• [Your goal]: Update the records from their start through the line with "23734 millimetres", replacing "photographer" with "camera" and leaving everything else unchanged.

(Spatial reasoning records)
'''

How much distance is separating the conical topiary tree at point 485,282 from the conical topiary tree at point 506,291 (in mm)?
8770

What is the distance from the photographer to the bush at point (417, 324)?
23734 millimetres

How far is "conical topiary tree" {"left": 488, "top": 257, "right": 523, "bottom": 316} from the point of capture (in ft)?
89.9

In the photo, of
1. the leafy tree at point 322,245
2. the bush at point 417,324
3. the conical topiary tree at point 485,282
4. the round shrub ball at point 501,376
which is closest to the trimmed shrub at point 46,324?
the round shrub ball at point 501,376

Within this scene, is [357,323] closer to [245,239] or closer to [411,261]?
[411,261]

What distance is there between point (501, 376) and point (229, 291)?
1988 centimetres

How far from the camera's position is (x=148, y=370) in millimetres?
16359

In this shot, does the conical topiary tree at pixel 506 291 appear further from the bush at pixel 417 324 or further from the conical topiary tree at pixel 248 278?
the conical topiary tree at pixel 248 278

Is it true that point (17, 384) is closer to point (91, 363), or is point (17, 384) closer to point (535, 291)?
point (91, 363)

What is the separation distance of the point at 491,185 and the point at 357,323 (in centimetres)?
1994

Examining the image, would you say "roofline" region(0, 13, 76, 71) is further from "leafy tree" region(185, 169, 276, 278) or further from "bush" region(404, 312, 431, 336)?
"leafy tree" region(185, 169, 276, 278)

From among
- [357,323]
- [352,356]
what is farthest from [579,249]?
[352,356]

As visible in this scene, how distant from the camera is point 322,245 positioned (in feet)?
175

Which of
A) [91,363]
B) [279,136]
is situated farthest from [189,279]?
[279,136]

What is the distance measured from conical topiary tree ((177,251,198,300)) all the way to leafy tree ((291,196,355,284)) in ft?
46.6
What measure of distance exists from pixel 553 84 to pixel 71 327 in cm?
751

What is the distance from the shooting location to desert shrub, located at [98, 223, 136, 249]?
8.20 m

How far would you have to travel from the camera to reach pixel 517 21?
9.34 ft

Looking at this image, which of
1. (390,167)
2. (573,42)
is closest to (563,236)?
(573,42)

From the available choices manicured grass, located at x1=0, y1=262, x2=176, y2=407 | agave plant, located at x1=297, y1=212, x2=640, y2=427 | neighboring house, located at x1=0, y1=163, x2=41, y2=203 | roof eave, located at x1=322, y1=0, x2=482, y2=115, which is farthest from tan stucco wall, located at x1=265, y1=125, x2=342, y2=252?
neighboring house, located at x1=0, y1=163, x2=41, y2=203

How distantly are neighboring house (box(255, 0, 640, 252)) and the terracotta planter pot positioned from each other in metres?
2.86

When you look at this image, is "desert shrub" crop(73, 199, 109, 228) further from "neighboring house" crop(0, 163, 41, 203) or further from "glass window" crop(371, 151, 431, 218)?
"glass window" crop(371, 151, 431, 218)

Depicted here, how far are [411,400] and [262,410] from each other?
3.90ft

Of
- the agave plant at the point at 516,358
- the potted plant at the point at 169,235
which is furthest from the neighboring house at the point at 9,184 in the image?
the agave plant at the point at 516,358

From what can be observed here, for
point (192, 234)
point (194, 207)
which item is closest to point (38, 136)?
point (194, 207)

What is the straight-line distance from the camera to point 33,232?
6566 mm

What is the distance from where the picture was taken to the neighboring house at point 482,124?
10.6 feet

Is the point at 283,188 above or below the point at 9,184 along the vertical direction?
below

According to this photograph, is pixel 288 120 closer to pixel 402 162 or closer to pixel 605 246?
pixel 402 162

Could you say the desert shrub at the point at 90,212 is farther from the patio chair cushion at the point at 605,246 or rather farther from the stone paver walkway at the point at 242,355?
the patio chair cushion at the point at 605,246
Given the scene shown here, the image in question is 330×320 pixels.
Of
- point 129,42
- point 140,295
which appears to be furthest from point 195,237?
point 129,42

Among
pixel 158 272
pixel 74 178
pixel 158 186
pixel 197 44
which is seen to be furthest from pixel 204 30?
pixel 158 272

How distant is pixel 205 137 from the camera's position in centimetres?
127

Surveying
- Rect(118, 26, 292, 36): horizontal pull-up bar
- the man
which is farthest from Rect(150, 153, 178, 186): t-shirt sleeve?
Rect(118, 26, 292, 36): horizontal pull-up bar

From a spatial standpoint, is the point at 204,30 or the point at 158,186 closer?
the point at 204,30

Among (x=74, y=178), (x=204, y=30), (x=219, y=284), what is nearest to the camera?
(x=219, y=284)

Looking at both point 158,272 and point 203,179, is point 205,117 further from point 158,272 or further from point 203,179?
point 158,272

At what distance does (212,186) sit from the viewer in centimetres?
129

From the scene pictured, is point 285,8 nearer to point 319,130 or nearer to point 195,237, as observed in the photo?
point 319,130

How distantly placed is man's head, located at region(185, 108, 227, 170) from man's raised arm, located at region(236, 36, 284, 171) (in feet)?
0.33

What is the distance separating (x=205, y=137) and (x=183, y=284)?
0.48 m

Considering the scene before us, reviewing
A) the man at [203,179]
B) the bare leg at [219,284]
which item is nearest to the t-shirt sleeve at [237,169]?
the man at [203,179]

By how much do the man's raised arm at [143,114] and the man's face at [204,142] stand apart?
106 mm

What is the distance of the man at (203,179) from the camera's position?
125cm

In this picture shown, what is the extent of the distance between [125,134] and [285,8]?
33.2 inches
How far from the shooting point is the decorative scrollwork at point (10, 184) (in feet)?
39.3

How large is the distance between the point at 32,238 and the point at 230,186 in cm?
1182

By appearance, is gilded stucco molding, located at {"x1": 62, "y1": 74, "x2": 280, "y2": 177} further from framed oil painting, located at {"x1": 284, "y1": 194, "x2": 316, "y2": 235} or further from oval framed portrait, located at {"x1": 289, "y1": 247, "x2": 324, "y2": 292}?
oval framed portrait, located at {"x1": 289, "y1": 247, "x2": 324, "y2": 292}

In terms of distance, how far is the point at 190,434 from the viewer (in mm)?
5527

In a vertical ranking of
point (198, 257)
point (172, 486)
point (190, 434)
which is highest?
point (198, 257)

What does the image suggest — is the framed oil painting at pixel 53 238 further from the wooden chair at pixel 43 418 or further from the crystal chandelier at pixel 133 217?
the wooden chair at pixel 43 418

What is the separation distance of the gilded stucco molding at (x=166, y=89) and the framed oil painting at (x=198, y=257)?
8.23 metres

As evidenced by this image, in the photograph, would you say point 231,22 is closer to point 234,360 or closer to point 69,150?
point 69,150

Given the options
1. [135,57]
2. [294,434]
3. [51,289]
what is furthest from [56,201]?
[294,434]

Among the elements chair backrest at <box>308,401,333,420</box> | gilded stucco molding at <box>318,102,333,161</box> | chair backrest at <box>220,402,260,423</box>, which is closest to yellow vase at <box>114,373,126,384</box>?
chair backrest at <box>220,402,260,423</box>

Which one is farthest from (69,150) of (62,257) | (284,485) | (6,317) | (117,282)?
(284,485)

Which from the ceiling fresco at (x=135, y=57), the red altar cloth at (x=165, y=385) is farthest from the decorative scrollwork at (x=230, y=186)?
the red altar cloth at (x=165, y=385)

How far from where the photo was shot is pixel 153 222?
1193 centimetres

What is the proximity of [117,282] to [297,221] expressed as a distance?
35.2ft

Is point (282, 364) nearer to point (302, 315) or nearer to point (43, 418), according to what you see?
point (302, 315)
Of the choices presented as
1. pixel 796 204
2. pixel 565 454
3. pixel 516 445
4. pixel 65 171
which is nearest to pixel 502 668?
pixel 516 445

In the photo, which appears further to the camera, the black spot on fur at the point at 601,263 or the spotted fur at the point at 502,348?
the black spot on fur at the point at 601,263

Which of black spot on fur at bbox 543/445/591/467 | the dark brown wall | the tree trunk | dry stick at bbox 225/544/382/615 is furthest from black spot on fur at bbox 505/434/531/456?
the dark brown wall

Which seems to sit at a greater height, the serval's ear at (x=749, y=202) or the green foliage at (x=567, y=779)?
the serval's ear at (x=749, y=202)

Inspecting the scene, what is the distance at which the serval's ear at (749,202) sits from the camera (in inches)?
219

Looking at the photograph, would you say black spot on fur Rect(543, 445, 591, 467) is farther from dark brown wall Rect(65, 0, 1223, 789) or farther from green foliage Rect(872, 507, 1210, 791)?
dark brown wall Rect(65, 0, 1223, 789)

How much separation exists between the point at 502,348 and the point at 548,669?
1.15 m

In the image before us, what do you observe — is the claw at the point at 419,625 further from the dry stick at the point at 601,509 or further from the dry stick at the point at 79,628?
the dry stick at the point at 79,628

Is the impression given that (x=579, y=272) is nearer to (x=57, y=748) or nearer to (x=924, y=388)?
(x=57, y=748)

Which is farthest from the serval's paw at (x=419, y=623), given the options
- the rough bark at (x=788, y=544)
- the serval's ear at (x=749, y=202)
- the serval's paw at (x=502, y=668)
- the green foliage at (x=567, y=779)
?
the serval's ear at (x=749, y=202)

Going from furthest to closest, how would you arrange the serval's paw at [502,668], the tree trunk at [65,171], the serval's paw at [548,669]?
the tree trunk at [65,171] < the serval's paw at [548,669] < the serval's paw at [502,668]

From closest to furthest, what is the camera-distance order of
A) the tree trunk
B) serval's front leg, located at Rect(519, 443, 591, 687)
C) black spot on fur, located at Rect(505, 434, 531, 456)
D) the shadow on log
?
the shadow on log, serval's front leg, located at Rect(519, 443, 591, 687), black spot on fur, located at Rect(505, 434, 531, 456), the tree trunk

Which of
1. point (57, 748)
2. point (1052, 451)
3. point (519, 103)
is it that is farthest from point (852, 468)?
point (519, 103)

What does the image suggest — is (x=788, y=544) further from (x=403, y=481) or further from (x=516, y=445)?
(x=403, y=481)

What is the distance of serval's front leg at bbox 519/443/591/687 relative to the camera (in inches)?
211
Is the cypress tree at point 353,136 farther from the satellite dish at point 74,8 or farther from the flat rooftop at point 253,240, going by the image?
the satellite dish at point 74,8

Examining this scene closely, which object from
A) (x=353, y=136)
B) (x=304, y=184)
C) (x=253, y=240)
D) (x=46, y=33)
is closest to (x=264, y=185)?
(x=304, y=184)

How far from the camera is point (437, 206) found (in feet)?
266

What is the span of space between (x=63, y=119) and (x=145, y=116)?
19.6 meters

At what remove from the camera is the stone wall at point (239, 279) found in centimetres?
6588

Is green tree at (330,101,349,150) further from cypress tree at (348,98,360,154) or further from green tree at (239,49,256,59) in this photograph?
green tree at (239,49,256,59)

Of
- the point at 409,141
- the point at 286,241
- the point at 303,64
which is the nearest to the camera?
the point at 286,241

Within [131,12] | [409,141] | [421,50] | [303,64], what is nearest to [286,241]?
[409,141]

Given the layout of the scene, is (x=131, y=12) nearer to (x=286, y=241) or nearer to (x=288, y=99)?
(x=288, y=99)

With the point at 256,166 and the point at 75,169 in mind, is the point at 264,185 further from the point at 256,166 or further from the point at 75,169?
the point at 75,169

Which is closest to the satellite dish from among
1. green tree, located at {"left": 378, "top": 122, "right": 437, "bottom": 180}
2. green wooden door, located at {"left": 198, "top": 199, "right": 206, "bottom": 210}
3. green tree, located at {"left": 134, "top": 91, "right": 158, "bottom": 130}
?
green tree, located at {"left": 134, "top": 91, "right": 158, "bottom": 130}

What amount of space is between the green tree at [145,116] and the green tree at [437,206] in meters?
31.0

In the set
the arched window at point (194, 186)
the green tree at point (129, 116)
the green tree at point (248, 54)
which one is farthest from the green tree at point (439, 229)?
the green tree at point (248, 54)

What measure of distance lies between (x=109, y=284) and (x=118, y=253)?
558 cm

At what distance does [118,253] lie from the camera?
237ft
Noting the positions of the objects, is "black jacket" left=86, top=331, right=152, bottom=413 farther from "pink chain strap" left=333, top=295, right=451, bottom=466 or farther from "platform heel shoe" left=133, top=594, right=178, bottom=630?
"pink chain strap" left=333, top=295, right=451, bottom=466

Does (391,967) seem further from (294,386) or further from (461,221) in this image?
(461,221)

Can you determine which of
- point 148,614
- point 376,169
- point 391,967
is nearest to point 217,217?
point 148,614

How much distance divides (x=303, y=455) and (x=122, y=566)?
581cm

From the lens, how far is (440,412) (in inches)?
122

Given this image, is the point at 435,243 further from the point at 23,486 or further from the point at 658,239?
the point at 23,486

'''

• [Task result]:
How much distance is separating the conical topiary tree at point 485,282 from the conical topiary tree at point 506,291 (in mm)?
8770

What is the distance from the camera to the bush at point (417, 324)?
23734 millimetres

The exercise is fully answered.